Eine weltweit verbesserte Zusammenarbeit in der Landwirtschaftspolitik könnte Preiserhöhungen der Grundnahrungsstoffe wie Reis, Weizen und Mais entgegenwirken. Unterernährung und Hunger könnten damit vermindert werden. Zu diesem Fazit kamen Agrar- und Ernährungswissenschaftler bei der 49. Jahrestagung der GEWISOLA (Gesellschaft für Wirtschafts- und Sozialwissenschaften des Landbaues e.V.), die vergangene Woche an der Christian-Albrechts-Universität zu Kiel tagte.

170 Agrarökonomen befassten sich auf der Tagung mit den Agrar- und Ernährungsmärkten nach dem Agrarpreisboom der Jahre 2007 und 2008, der besonders in armen Ländern Hunger, Not und Unruhen auslöste. Diskutiert wurden agrarökonomische Problemlösungen, die inzwischen aus den damaligen Erfahrungen gewonnen wurden und die helfen können, weiteren Preissteigerungen und Hunger vorbeugen: Denn die landwirtschaftliche Produktivität muss bis 2050 um 70% gesteigert werden, um weitere 2,3 Milliarden Menschen ernähren zu können.

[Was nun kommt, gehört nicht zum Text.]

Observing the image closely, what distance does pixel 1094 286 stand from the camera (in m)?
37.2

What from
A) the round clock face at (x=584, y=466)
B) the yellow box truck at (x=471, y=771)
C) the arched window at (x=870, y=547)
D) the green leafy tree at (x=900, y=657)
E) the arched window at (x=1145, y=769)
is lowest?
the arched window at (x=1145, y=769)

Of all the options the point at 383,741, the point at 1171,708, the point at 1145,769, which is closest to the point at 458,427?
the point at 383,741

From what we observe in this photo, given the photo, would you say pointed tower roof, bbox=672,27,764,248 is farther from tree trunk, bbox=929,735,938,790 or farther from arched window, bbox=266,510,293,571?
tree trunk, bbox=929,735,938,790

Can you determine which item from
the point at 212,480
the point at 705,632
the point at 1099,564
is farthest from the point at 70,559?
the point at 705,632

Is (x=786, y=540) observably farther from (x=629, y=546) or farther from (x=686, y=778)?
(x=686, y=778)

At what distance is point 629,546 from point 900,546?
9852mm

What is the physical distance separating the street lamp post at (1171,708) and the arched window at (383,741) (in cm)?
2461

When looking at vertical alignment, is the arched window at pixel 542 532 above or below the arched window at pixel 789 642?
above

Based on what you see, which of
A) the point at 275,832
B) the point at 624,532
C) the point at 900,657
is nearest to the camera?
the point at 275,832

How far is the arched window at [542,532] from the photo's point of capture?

Professor Dr. Gerhardt Fouquet, Präsident der Kieler Universität, begrüßt es, dass Agrarwissenschaftler aus aller Welt beim Treffen in Kiel den Tatsachen ins Auge sehen: "Besonders in Zeiten der Wirtschaftskrise dürfen sich die Industriestaaten gegenüber den ärmeren Ländern nicht verschließen. Das Problem der Getreidepreissteigerung und der Unterernährung geht uns alle an. Wir müssen verantwortlich gegenüber unseren ärmeren Mitmenschen handeln, ebenso gegenüber den uns nachfolgenden Generationen. Die Universitäten können hier einen relevanten Beitrag leisten, einerseits im wissenschaftlichen Diskurs, vor allem aber auch aktiv in der Forschung, um Grundlagen für neue Lösungen zu schaffen, von denen alle Seiten am Ende profitieren können."

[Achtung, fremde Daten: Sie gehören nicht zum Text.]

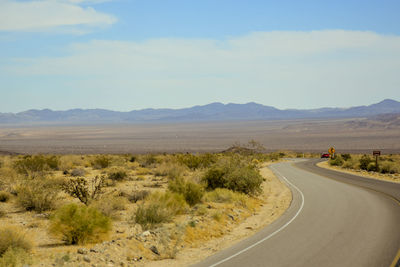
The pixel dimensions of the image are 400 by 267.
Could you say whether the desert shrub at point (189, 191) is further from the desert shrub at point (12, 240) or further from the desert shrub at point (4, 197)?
the desert shrub at point (12, 240)

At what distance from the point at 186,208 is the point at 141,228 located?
4.33 meters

Auswertungen von Statistiken des Preisbooms von 2007/2008 zeigen, dass kurzfristige politische Notfall-Maßnahmen, wie beispielsweise Exportverbote, die Situation nur zusätzlich verschlimmerten. Angesichts der erhöhten Nachfrage von Getreide in weniger entwickelten Nachbarstaaten stoppten oder beschränkten Länder (z.B. Russland, Ukraine, Ägypten) damals ihre Exporte im Glauben Preissteigerungen im eigenen Land verhindern zu können. Mittel- und langfristig führte das zu weiteren Verlusten für die Landwirtschaft, da wichtige Exporteinnahmen fehlten. Reinvestitionen in die Agrarwirtschaft und Weiterentwicklung konnten nicht vollzogen werden – damit stiegen die Preise nach kurzem Einbruch erneut.

Um das weltweite Problem der Unterernährung und der hohen Getreidepreise langfristig zu lösen, hilft nur, so der Konsens der Jahrestagung in Kiel, in den Entwicklungsländern die Kleinbauern zu fördern: Angefangen von der Forschung und Entwicklung von Getreidesorten, die selbst unter ungünstigen Bedingungen ordentliche Ernten einbringen, bis hin zu neuen Anbau-Techniken, weltweitem Know-how-Transfer, Schulung und Förderung von Kleinbauern in armen Ländern.

In den vergangenen Jahren bewiesen vor allem private Hilfsorganisationen, was mit konsequent auf die Landwirtschaft ausgerichteter Entwicklungshilfe in armen Ländern erreicht werden kann. Der Großteil der Unterstützung kommt heute in Form von Finanzen, Forschung und Aufklärung von privaten weltweit agierenden Institutionen, wie beispielsweise von der Bill and Melinda Gates Foundation, aber auch von Zusammenschlüssen aus Industriestaaten und privaten Förderungen, wie z.B. im Rahmen der CGIAR (Consultative Group on International Agricultural Research).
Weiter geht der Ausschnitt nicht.